PASSAGE PROVIDED:
Disclaimer: I avoid binary blobs on Linux, but I am not particularly aggressive at pushing others to do the same.

John Fenderson (profile) says:

Re: Re: Re:2 Yet another reason

“I avoid binary blobs on Linux, but I am not particularly aggressive at pushing others to do the same.”

Yes, this is my stance. With a single exception, I don’t use binary blobs on my Linux systems at all. I don’t trust them. The single exception is my smartphone — where the binary blob is the software that implements the actual cellphone functionality and there is no alternative.

Keroberos (profile) says:

Re: Yet another reason

It’s not Microsoft’s fault. They are merely offering the drivers that were provided by the device manufacturer on the Windows Update service (they do this for all manufacturers). This is a service that makes Windows much easier to configure than Linux (try finding some non standard driver in Linux). Microsoft can’t possibly test every possible piece of legitimate hardware–let alone the counterfeits. So how can they be at fault?

Keroberos (profile) says:

Re: Re: Re: Yet another reason

They do check. They don’t have the personnel and resources to test every possible hardware configuration. And how would they test the fakes?

Add in the fact that the newer drivers for the real chip were already breaking the fake ones without changing the hardware PID of the fakes. All that changing the Hardware PID of the fake chip does is let the FTDI’s support staff see that the non functional chip is a fake.

Does it suck? Yes. Could FTDI have done something else to identify the fakes? Maybe. But these chips are buggy as hell even when they were semi-functional with FTDI’s drivers (they were not a counterfeit with the exact design of the original, but a cheap hack pretending to be something that it is not). This will hopefully stop shoddy manufacturers from using the fake chips just to shave a couple of cents off of manufacturing costs.

John Fenderson (profile) says:

Re: Re: Re:2 Yet another reason

“Could FTDI have done something else to identify the fakes? Maybe.”

Not maybe. FTDI has withdrawn their malicious drivers and replaced them with drivers that detect the fakes and refuse to work with them without breaking them. These drivers also warn you that you have a fake chip.

Which is precisely how they should have handled this situation in the first place.

BernardoVerda says:

Re: Yet another reason

Not Really…

This hardware-bricking driver “update” is entirely on FTDI.

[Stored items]
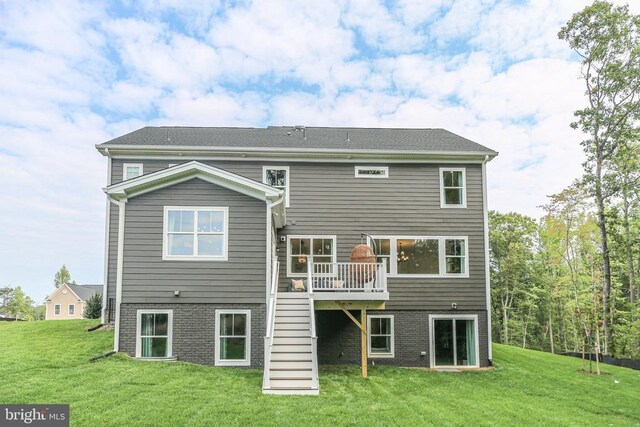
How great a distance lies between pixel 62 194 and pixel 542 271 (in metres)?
29.2

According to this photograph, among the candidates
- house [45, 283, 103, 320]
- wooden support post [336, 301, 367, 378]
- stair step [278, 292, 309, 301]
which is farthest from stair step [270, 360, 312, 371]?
house [45, 283, 103, 320]

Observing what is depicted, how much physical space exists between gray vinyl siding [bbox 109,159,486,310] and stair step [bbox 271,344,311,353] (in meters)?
3.91

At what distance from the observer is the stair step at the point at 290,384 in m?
8.90

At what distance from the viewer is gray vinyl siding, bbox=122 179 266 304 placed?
37.1 ft

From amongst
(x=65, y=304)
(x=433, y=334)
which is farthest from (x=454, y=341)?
(x=65, y=304)

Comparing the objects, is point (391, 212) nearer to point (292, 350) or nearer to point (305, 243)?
point (305, 243)

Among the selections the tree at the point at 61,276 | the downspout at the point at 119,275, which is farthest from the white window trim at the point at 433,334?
the tree at the point at 61,276

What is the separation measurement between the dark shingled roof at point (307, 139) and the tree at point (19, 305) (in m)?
54.4

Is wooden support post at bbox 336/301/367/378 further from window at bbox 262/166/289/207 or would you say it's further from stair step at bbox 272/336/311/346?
window at bbox 262/166/289/207

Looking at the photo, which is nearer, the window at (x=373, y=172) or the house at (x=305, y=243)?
the house at (x=305, y=243)

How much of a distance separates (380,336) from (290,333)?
4370mm

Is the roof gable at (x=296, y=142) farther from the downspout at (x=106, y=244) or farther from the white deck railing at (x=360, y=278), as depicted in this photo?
the white deck railing at (x=360, y=278)

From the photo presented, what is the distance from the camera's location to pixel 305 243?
14180 mm

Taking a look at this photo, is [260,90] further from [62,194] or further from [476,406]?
[476,406]
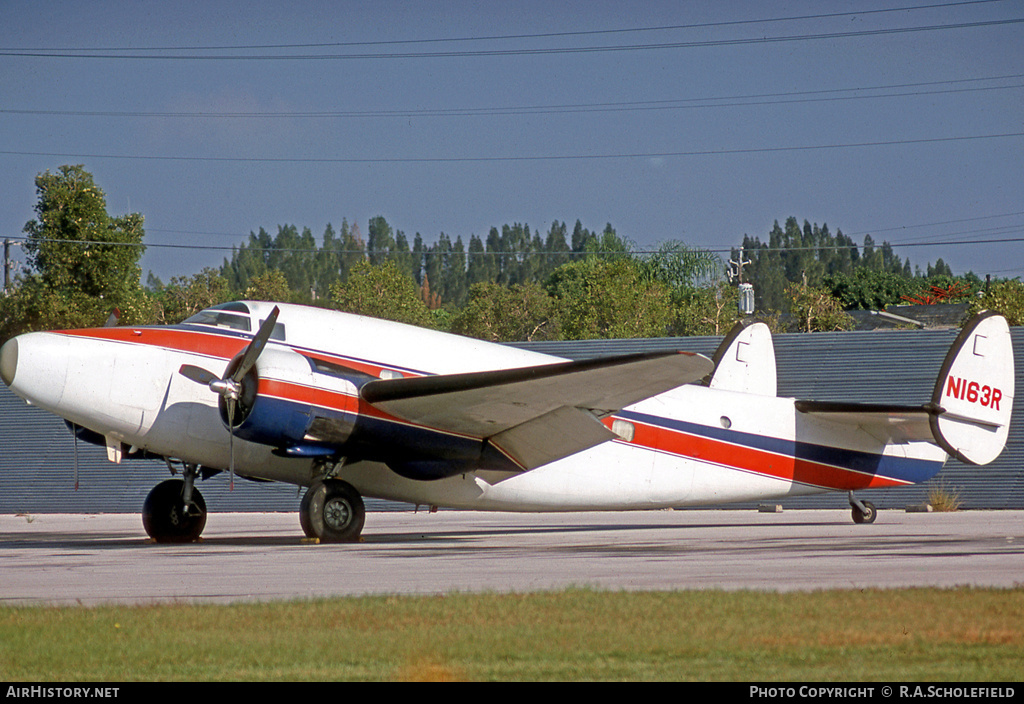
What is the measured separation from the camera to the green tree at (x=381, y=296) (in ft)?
283

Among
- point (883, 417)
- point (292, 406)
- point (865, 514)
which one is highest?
point (292, 406)

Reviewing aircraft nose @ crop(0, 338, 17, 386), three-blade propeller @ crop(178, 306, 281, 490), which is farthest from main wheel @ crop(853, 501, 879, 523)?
aircraft nose @ crop(0, 338, 17, 386)

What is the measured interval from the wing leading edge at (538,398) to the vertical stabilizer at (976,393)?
6182 millimetres

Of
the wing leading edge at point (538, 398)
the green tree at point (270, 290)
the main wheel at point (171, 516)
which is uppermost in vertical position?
the green tree at point (270, 290)

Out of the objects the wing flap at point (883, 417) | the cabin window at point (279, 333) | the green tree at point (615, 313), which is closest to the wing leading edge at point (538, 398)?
the cabin window at point (279, 333)

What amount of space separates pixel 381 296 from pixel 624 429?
235ft

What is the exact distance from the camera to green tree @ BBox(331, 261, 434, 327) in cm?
8631

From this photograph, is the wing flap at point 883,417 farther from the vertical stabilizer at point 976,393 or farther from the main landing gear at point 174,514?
the main landing gear at point 174,514

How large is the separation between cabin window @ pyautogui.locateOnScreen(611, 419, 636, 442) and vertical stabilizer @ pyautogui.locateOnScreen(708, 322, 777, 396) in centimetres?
306

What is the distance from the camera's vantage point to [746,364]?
71.4ft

ACTION ITEM: In the comment thread about FTDI drivers, what did FTDI replace its withdrawn drivers with?

YOUR SOLUTION: Drivers that detect the fake chips and refuse to work with them without breaking them, and that also warn you that you have a fake chip.